--- BEGIN Source material ---

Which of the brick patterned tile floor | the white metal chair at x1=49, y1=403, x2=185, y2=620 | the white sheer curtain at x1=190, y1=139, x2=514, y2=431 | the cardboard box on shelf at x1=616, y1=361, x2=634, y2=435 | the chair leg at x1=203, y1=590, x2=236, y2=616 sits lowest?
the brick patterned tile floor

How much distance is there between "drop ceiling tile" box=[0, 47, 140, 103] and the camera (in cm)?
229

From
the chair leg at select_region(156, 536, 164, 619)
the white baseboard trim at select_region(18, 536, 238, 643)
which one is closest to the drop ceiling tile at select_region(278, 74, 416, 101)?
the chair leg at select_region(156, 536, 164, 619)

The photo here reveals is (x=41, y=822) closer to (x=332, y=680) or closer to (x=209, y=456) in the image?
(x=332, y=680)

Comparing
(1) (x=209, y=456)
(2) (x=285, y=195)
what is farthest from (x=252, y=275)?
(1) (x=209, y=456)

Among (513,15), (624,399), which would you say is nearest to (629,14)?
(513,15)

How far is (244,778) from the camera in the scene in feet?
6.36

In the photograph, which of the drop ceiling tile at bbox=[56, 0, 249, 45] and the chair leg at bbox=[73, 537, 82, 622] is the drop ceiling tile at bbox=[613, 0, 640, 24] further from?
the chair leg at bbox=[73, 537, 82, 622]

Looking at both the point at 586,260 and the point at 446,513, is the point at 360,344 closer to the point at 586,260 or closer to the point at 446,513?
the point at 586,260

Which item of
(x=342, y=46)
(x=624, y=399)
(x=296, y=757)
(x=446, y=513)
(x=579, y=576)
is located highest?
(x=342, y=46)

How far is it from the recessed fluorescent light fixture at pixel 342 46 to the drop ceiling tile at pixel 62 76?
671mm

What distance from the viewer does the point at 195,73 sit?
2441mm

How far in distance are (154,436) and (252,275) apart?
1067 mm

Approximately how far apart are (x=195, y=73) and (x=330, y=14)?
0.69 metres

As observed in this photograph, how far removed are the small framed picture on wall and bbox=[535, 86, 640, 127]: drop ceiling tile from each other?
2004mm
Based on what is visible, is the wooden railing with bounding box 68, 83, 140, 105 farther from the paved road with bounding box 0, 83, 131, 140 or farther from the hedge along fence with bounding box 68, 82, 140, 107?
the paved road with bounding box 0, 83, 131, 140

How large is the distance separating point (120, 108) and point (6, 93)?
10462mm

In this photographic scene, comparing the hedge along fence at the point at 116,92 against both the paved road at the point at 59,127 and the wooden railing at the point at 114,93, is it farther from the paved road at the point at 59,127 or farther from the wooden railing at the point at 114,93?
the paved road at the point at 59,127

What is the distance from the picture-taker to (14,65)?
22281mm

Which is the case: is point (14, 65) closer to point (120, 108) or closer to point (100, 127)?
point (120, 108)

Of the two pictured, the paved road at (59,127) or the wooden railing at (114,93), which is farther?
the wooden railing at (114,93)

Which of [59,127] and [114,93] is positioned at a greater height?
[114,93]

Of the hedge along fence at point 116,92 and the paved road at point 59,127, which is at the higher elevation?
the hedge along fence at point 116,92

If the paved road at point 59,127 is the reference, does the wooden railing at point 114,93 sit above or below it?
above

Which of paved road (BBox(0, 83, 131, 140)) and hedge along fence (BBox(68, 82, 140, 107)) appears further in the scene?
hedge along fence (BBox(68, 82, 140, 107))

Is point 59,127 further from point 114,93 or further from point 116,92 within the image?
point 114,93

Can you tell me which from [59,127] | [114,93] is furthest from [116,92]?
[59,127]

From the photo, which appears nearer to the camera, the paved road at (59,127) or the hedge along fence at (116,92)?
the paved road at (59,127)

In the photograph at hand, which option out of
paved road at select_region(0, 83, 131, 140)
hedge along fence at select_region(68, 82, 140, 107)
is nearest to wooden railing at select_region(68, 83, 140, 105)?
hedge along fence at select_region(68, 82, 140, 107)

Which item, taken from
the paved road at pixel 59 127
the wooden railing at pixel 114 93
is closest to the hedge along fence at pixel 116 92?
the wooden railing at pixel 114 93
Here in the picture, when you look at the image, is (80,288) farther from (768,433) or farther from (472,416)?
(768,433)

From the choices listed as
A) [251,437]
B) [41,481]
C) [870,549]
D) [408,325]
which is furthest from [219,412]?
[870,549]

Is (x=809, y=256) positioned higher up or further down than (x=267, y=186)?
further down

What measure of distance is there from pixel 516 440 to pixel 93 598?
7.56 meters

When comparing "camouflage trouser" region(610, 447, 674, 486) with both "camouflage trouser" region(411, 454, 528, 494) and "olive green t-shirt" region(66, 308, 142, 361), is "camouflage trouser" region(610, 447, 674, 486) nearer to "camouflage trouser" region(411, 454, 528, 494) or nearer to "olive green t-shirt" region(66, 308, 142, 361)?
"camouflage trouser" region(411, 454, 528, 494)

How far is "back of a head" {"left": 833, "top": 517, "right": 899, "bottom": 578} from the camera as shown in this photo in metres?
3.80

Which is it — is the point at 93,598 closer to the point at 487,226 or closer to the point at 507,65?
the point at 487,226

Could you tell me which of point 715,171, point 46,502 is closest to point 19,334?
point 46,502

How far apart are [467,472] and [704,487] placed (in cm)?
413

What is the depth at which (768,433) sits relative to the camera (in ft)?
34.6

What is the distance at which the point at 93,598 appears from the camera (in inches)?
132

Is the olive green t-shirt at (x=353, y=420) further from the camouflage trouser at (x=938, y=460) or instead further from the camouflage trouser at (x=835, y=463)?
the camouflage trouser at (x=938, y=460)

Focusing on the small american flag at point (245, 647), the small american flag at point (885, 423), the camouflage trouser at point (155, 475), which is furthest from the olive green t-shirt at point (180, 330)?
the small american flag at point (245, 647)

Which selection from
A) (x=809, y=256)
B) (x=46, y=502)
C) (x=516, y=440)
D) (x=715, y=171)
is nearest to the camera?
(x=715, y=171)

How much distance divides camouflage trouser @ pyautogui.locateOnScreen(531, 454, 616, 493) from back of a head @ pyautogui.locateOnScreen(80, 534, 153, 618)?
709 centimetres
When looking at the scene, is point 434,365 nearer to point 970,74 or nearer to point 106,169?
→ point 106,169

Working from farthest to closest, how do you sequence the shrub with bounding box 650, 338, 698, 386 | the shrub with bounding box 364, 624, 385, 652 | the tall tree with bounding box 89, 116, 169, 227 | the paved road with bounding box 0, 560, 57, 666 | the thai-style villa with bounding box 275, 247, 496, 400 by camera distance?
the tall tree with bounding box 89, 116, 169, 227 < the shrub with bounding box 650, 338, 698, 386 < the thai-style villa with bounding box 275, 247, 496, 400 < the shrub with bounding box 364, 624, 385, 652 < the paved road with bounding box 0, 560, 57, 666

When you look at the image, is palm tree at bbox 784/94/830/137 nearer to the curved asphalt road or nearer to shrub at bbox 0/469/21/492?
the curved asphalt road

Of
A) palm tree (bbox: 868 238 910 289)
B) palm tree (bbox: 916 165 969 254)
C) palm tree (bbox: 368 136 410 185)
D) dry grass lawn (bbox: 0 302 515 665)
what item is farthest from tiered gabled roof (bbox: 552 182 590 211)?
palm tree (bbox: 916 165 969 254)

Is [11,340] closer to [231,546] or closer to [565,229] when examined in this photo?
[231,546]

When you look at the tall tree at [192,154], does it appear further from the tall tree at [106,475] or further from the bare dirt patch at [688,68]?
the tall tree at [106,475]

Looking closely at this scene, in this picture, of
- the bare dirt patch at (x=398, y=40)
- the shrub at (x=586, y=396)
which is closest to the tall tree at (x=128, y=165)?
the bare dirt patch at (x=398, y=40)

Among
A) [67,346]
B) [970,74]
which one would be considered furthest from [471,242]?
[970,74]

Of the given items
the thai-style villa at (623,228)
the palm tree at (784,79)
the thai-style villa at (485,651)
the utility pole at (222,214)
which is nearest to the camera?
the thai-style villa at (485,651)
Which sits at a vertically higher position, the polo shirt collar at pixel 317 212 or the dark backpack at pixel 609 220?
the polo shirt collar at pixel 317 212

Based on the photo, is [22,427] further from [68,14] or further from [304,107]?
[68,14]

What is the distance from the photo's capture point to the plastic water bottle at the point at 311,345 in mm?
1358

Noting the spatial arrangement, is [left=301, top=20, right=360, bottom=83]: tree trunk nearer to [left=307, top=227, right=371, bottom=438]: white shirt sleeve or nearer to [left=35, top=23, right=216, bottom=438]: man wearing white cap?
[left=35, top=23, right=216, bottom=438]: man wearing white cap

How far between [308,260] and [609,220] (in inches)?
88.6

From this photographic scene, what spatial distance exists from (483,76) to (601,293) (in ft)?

--- END Source material ---

Requirement: Copy out the rows word for word, from the very first line through the line that contains "0.69 metres".

Reply to the exercise:
Which of the brick patterned tile floor | the white metal chair at x1=49, y1=403, x2=185, y2=620 | the white sheer curtain at x1=190, y1=139, x2=514, y2=431 | the cardboard box on shelf at x1=616, y1=361, x2=634, y2=435 | the chair leg at x1=203, y1=590, x2=236, y2=616 sits lowest?
the brick patterned tile floor

How much distance is there between "drop ceiling tile" box=[0, 47, 140, 103] and the camera (in cm)?
229

From
the chair leg at select_region(156, 536, 164, 619)
the white baseboard trim at select_region(18, 536, 238, 643)
which one is closest to the drop ceiling tile at select_region(278, 74, 416, 101)?
the chair leg at select_region(156, 536, 164, 619)

The photo here reveals is (x=41, y=822) closer to (x=332, y=680) or closer to (x=209, y=456) in the image?
(x=332, y=680)

Comparing
(1) (x=209, y=456)
(2) (x=285, y=195)
what is farthest from (x=252, y=275)?
(1) (x=209, y=456)

Among (513,15), (624,399), which would you say is nearest to (629,14)?
(513,15)

How far is (244,778) from the camera in the scene in feet?
6.36

In the photograph, which of the drop ceiling tile at bbox=[56, 0, 249, 45] and the chair leg at bbox=[73, 537, 82, 622] is the drop ceiling tile at bbox=[613, 0, 640, 24] further from?
the chair leg at bbox=[73, 537, 82, 622]

Looking at both the point at 586,260 and the point at 446,513, is the point at 360,344 closer to the point at 586,260 or closer to the point at 446,513?
the point at 586,260

Which item of
(x=342, y=46)
(x=624, y=399)
(x=296, y=757)
(x=446, y=513)
(x=579, y=576)
is located highest?
(x=342, y=46)

How far is it from the recessed fluorescent light fixture at pixel 342 46 to the drop ceiling tile at pixel 62 76?
671mm

What distance from the viewer does the point at 195,73 sit?
2441mm

How far in distance are (154,436) and (252,275) apart?
1067 mm

Approximately how far apart are (x=195, y=73) and (x=330, y=14)?
0.69 metres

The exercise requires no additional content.